## Fragmento proporcionado
==========
En todo aquel tiempo, y después de estudiar las variaciones de la Tierra y de la radiación solar durante los últimos 600 000 años, Milánkovich llegó a unas cuantas conclusiones. La cosa es un poco complicada, así que iremos por partes. Según sus cálculos, nuestro clima está determinado por los movimientos de la Tierra mientras viaja alrededor del sol. Esos movimientos son de tres tipos diferentes, y son cíclicos. Empecemos por el más conocido.
En la escuela nos enseñaron que el giro de la Tierra alrededor del sol no describe exactamente un círculo, sino más bien una elipse. Para que nos entendamos, una elipse es como un círculo visto con los ojos de un bizco. Algo así como dos círculos superpuestos, cada uno con un centro diferente. Esos dos centros se llaman ‘focos’, y resulta que el sol no está imparcialmente situado en el centro de la elipse, sino en uno de esos focos. Por eso se suele decir que la órbita de la Tierra es excéntrica.
Pero no es siempre igual de excéntrica. A lo largo de cien mil años, la distancia entre esos dos focos aumenta poco a poco, luego disminuye, y seguidamente vuelve a aumentar. Como usted se estará ya imaginando, la energía que nos llega del sol no es la misma durante todo ese tiempo. Cuando los focos están más separados, la energía que recibimos al comenzar el año es mayor (entre un 20 y un 30 por ciento) que a principios de julio. ¿Por qué en esas fechas? Porque son los días en que estamos más cerca y más lejos del sol, respectivamente. Los astrónomos llaman a esos puntos perihelio (más cerca) y afelio (más lejos).
¿Tiene eso algo que ver con la sucesión de los inviernos y los veranos? No. Los inviernos y los veranos —las estaciones, para ser más precisos— se deben a que el eje de la Tierra no está completamente erguido. Está un poquito inclinado, y esa inclinación hace que la luz que nos llega del sol sea más o menos oblicua según el período del año. Cuanto más oblicua, menos nos calienta. Viaje usted de la Antártida al ecuador y lo entenderá en seguida.
==========
## Tarea asignada A
Indique si cada afirmación coincide con el texto sobre Milánkovich y el clima, respondiendo sí o no y citando literalmente las palabras del texto que lo deciden: (i) el sol ocupa el centro de la elipse que recorre la Tierra; (ii) la distancia entre los dos focos de la órbita varía a lo largo de cien mil años; (iii) las estaciones se deben a la excentricidad de la órbita.
## Tarea asignada B
Continúe el texto sobre Milánkovich y el clima a partir de su última oración.

## Entradas extraídas
==========
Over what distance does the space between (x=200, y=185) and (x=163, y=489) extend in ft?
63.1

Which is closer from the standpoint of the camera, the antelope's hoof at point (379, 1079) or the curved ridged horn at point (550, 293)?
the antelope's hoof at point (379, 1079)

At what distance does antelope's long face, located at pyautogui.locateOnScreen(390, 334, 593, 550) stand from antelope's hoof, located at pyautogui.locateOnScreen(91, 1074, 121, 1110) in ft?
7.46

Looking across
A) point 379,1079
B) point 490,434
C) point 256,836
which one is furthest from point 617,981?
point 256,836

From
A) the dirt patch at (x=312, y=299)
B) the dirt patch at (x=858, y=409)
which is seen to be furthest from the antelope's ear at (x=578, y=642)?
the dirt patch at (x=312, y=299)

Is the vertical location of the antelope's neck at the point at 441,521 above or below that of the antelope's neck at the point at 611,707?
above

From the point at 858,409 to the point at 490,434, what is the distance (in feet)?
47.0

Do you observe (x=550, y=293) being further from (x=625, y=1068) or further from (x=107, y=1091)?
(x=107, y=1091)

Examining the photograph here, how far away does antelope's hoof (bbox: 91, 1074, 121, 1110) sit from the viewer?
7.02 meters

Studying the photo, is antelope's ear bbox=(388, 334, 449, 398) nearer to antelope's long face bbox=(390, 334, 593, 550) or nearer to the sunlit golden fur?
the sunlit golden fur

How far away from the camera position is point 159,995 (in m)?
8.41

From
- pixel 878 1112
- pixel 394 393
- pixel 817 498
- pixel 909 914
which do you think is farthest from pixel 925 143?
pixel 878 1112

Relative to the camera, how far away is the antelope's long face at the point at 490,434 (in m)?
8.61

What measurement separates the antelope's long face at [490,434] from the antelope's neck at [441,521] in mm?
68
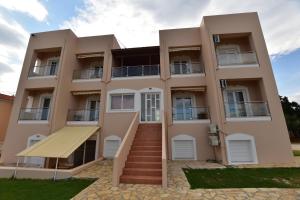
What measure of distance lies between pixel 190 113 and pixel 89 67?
12.8 metres

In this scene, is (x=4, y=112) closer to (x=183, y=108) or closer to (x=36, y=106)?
(x=36, y=106)

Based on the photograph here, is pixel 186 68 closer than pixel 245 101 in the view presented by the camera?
No

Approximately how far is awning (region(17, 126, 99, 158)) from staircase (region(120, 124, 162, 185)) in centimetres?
413

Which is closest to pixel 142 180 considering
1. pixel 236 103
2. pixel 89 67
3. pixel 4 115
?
pixel 236 103

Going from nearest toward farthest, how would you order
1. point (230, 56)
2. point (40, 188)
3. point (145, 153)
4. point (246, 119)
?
point (40, 188)
point (145, 153)
point (246, 119)
point (230, 56)

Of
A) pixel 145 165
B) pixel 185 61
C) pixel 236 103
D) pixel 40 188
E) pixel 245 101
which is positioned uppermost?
pixel 185 61

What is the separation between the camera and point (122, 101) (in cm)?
1638

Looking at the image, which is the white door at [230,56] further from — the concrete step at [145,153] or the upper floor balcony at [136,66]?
the concrete step at [145,153]

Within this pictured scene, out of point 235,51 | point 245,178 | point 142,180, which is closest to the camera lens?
point 142,180

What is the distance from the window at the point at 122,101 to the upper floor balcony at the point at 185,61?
16.9 feet

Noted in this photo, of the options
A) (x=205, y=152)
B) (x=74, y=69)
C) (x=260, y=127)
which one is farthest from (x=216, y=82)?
(x=74, y=69)

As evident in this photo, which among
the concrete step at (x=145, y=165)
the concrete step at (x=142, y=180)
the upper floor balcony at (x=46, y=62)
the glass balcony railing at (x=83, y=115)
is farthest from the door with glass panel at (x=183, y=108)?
the upper floor balcony at (x=46, y=62)

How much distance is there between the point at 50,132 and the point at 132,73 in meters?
9.53

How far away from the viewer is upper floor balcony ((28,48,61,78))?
17.6m
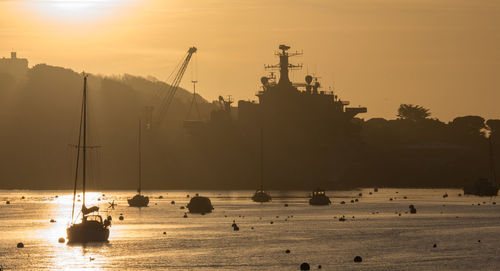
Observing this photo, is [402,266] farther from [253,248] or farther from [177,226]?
[177,226]

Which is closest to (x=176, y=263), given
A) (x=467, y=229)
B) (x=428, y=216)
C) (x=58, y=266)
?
(x=58, y=266)

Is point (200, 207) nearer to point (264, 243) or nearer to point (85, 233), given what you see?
point (264, 243)

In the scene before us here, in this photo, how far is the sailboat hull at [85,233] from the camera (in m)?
114

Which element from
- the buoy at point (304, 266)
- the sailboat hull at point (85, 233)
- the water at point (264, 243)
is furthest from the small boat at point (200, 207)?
the buoy at point (304, 266)

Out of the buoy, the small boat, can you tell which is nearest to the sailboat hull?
the buoy

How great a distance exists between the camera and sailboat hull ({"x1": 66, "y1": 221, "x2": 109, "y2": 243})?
114125 mm

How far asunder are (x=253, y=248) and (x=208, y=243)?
8.24 metres

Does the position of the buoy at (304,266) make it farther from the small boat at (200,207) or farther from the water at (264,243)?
the small boat at (200,207)

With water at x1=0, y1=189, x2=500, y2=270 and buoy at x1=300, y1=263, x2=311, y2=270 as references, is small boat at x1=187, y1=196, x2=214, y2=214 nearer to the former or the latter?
water at x1=0, y1=189, x2=500, y2=270

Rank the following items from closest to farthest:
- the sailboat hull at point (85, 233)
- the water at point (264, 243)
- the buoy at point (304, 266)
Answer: the buoy at point (304, 266), the water at point (264, 243), the sailboat hull at point (85, 233)

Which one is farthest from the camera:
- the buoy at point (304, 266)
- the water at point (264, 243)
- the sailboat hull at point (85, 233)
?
the sailboat hull at point (85, 233)

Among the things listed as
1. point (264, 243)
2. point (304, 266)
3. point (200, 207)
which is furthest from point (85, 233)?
point (200, 207)

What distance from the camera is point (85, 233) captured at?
114 m

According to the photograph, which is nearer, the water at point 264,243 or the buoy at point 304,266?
the buoy at point 304,266
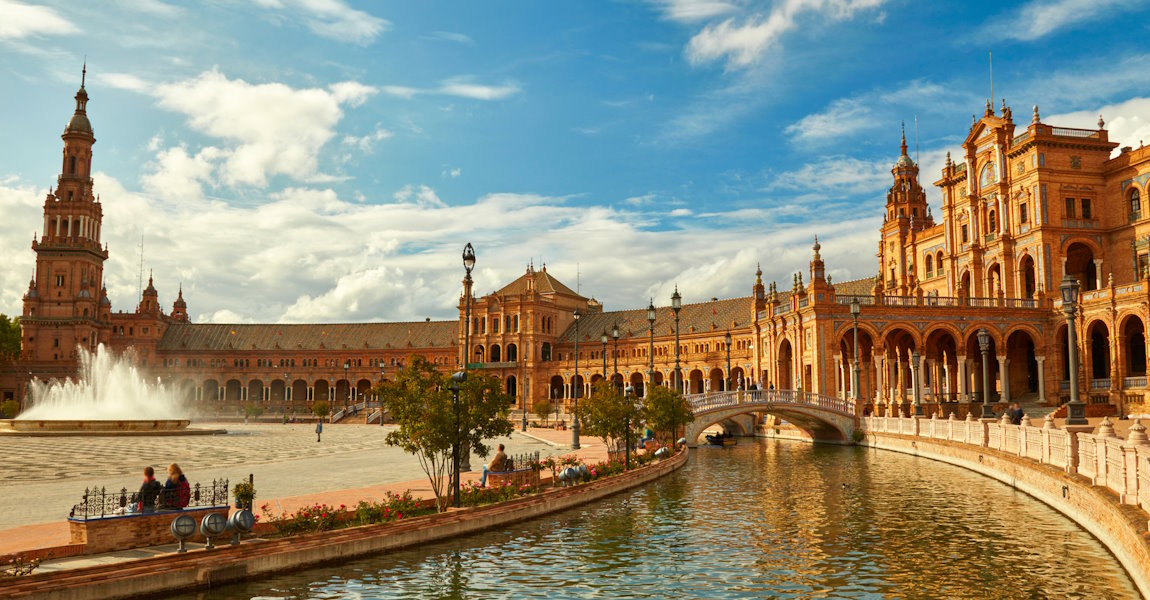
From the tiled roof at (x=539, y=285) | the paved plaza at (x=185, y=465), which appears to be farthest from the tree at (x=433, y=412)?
the tiled roof at (x=539, y=285)

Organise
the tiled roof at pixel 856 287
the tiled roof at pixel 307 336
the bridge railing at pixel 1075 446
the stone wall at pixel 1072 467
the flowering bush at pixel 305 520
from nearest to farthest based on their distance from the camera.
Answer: the stone wall at pixel 1072 467 → the bridge railing at pixel 1075 446 → the flowering bush at pixel 305 520 → the tiled roof at pixel 856 287 → the tiled roof at pixel 307 336

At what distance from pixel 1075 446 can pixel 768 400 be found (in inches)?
1125

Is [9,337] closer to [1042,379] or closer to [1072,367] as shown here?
[1042,379]

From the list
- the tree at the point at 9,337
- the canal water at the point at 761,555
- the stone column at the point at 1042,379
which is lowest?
the canal water at the point at 761,555

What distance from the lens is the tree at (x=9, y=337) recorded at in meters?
116

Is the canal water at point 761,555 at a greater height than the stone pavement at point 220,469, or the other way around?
the stone pavement at point 220,469

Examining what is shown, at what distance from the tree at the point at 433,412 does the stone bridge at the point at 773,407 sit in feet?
101

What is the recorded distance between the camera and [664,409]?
40.8 m

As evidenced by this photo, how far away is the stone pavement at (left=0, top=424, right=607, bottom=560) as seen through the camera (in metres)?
20.5

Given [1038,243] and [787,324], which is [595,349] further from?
[1038,243]

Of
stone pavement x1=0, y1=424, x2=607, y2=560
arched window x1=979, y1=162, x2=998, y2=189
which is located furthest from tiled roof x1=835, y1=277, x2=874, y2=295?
stone pavement x1=0, y1=424, x2=607, y2=560

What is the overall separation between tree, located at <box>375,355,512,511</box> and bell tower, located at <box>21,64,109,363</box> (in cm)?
11233

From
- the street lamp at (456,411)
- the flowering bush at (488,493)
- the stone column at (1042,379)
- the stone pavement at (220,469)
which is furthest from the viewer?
the stone column at (1042,379)

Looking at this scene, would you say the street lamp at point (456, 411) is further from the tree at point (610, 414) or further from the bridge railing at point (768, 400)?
the bridge railing at point (768, 400)
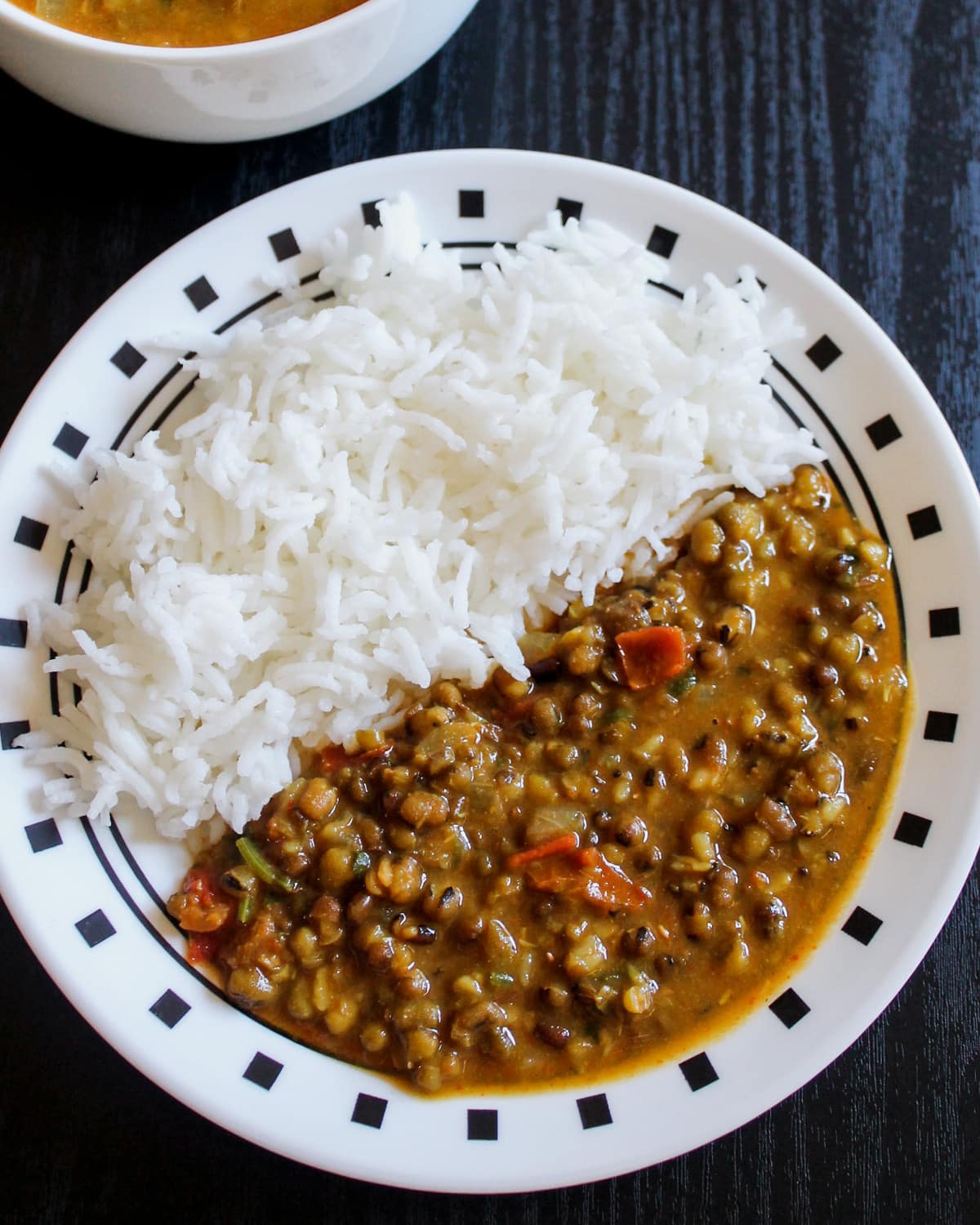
==========
## Resultado esperado A
(i) No: "el sol no está imparcialmente situado en el centro de la elipse, sino en uno de esos focos".
(ii) Sí: "A lo largo de cien mil años, la distancia entre esos dos focos aumenta poco a poco, luego disminuye, y seguidamente vuelve a aumentar".
(iii) No: "Los inviernos y los veranos —las estaciones, para ser más precisos— se deben a que el eje de la Tierra no está completamente erguido".

## Resultado esperado B
Ah, pero el eje de la Tierra tampoco se está quieto. Durante periodos de 41 000 años, su inclinación va variando desde los 21,5 hasta los 24,5 grados (de circunferencia, no de termómetro). Y, después de eso, vuelve hacia atrás. Cuando la inclinación es pequeña, la radiación que nos llega es menos extrema, y las estaciones son menos acentuadas. Los veranos son más fresquitos. En los polos, la nieve se derrite menos y, por lo tanto, año tras año se va acumulando. Cuando la inclinación es máxima sucede lo contrario. Los glaciares y los hielos del Ártico se derriten, y los políticos ignorantes anuncian el apocalipsis. Si usted se está preguntando en qué punto nos encontramos hoy, la inclinación actual de nuestro planeta es 23,5 grados, bastante más cerca del máximo que del mínimo, y disminuyendo. Terreno abonado para los alarmistas.
Nos habíamos olvidado de la peonza. Resulta que el eje de la Tierra no sólo está inclinado sino que, para complicar aún más las cosas, también gira. No mucho, pero lo suficiente. Es el mismo giro que describe una peonza cuando empieza a perder velocidad, y técnicamente se llama precesión:
La precesión está causada por la atracción del sol y de la luna, que a su vez van variando. Por suerte, esa variación es también cíclica. Es decir, es previsible, y dura aproximadamente 26 000 años. Lo cual quiere decir que el eje de la Tierra no apunta siempre al mismo sitio. Si emprende usted esta noche un viaje al polo norte, sólo tendrá que ir siguiendo la estrella polar. Pero, si lo intenta dentro de doce mil años, más vale que pregunte por el camino. Preferiblemente a un astrónomo, porque para entonces el norte en el firmamento estará ocupado por la estrella Vega.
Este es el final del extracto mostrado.